### Exercise
Reproduce the lines of the material below word for word, starting at the line that contains "What is the measurable distance" and ending at the line that contains "755 centimetres", with both of those lines included.

= = =

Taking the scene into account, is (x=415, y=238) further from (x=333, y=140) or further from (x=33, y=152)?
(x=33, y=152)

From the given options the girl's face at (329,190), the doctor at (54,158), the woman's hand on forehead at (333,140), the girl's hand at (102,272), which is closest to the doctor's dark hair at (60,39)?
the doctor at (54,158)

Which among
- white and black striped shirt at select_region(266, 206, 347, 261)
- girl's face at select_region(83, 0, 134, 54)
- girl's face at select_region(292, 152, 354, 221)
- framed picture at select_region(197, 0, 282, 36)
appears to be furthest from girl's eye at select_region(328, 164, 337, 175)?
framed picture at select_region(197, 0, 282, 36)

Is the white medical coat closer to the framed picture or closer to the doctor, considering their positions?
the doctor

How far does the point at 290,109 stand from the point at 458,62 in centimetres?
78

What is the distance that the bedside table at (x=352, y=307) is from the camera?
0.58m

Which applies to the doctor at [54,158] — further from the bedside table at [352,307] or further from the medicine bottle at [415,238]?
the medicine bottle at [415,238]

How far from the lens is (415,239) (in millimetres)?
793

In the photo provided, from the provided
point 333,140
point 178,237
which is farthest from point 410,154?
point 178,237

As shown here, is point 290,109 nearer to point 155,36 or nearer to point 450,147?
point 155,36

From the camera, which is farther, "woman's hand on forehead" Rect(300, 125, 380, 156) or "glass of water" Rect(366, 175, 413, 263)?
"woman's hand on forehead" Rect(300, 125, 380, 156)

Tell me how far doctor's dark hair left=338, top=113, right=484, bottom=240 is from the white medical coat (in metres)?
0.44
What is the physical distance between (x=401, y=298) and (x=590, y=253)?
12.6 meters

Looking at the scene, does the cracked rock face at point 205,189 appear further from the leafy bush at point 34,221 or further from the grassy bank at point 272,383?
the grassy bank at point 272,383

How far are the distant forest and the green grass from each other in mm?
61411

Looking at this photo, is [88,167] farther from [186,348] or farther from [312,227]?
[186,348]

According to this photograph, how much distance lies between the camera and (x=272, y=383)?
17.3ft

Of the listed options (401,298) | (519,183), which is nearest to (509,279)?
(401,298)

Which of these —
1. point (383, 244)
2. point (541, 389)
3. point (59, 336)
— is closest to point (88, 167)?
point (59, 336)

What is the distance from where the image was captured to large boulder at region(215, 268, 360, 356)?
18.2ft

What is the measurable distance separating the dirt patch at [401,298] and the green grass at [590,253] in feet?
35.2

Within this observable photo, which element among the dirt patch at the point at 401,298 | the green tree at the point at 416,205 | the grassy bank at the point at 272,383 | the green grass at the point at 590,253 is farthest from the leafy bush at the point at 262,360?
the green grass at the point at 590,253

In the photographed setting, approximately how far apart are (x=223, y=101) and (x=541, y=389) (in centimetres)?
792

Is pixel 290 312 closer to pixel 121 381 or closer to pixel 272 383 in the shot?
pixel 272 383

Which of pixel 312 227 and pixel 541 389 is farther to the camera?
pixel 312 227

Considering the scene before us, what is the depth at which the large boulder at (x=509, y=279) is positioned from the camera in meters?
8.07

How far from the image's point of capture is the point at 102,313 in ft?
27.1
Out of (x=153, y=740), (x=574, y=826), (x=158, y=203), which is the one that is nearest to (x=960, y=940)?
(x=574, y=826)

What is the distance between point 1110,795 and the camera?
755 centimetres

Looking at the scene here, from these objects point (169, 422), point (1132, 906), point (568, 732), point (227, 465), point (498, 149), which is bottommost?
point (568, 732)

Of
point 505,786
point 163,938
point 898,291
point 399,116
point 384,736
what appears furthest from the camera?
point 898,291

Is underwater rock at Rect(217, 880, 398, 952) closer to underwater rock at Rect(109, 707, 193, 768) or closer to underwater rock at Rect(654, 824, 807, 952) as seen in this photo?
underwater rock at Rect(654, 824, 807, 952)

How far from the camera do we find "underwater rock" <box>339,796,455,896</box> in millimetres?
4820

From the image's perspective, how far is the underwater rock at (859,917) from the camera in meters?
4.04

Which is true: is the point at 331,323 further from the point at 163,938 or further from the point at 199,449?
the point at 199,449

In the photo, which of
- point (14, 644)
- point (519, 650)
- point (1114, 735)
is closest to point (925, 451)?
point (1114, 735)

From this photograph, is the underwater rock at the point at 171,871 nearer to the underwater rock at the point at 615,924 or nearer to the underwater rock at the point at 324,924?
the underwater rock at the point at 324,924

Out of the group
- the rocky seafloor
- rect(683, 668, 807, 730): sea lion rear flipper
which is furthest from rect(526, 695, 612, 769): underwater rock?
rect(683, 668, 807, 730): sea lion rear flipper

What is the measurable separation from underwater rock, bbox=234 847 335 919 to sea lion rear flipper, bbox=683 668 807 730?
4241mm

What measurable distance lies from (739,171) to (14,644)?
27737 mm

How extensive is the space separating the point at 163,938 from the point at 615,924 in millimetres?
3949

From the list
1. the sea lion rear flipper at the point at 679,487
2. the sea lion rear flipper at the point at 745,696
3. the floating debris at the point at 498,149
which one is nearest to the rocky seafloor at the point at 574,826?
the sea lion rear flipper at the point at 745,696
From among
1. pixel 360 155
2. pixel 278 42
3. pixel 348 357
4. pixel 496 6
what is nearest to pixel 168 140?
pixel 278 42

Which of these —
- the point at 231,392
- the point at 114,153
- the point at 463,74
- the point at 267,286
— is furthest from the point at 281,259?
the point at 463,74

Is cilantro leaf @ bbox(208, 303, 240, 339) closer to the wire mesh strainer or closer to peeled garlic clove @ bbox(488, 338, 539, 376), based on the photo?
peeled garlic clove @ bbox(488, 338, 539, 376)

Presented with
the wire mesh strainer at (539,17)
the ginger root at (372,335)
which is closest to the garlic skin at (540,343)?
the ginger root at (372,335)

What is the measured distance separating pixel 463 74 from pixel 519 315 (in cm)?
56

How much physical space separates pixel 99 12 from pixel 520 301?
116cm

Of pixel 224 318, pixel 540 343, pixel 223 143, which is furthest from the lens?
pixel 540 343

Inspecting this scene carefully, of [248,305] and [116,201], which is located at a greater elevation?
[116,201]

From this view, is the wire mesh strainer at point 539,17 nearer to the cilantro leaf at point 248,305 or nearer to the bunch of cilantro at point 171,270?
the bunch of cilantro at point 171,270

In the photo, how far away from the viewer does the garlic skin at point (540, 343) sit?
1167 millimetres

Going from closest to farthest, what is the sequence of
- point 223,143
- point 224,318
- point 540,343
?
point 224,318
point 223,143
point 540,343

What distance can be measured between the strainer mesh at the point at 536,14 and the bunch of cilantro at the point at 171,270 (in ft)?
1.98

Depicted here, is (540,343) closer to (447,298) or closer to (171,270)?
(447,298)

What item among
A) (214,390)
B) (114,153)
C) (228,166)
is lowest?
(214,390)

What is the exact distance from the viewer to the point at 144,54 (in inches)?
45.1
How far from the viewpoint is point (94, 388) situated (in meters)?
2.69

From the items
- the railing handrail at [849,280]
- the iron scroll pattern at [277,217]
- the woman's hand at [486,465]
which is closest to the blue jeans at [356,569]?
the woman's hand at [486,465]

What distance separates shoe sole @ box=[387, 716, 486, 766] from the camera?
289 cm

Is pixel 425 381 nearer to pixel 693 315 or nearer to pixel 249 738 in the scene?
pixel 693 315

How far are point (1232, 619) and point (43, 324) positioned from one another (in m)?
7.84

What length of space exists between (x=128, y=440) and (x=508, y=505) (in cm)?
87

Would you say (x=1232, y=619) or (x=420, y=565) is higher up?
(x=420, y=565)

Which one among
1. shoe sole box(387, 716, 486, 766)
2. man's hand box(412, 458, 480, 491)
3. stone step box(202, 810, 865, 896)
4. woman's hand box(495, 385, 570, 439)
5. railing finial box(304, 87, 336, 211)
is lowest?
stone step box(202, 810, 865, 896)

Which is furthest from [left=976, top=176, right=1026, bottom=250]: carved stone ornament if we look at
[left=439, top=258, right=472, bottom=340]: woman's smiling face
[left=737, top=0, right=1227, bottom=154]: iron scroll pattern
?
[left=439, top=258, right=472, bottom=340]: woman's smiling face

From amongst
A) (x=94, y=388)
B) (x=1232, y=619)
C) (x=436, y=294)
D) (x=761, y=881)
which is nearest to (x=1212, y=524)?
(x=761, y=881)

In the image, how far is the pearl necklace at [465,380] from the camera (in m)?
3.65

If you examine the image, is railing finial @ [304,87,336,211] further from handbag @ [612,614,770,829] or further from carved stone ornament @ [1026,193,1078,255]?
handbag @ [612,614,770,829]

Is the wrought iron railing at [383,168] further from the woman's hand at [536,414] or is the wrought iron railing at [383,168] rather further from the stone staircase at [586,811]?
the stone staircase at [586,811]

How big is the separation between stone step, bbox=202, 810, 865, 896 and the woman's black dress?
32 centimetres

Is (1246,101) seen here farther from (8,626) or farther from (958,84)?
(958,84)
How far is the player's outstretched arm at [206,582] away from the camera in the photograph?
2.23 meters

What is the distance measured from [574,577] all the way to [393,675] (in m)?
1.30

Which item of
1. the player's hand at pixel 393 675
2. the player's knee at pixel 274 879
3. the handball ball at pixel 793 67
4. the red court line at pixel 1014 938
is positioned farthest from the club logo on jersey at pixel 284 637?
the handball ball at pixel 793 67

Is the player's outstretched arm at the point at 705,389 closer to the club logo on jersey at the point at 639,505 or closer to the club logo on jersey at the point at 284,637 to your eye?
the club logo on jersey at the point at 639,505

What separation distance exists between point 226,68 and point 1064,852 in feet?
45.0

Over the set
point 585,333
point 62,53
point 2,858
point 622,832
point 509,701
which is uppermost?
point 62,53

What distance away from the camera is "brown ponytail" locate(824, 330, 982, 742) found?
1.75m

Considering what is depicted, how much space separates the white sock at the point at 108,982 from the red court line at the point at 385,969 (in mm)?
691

= = =

### Written answer
What is the measurable distance separating the dirt patch at [401,298] and the green grass at [590,253] in feet?
35.2

Within this observable photo, which element among the dirt patch at the point at 401,298 | the green tree at the point at 416,205 | the grassy bank at the point at 272,383 | the green grass at the point at 590,253 is farthest from the leafy bush at the point at 262,360?
the green grass at the point at 590,253

In the photographed setting, approximately how far apart are (x=223, y=101) and (x=541, y=389) (in centimetres)?
792

Is pixel 290 312 closer to pixel 121 381 or closer to pixel 272 383 in the shot?
pixel 272 383

Which of pixel 312 227 and pixel 541 389 is farther to the camera?
pixel 312 227

Considering the scene before us, what is the depth at which the large boulder at (x=509, y=279) is positioned from the camera in meters?
8.07

How far from the image's point of capture is the point at 102,313 in ft?
27.1
Out of (x=153, y=740), (x=574, y=826), (x=158, y=203), which is the one that is nearest to (x=960, y=940)?
(x=574, y=826)

What is the distance between point 1110,795 and the camera?
755 centimetres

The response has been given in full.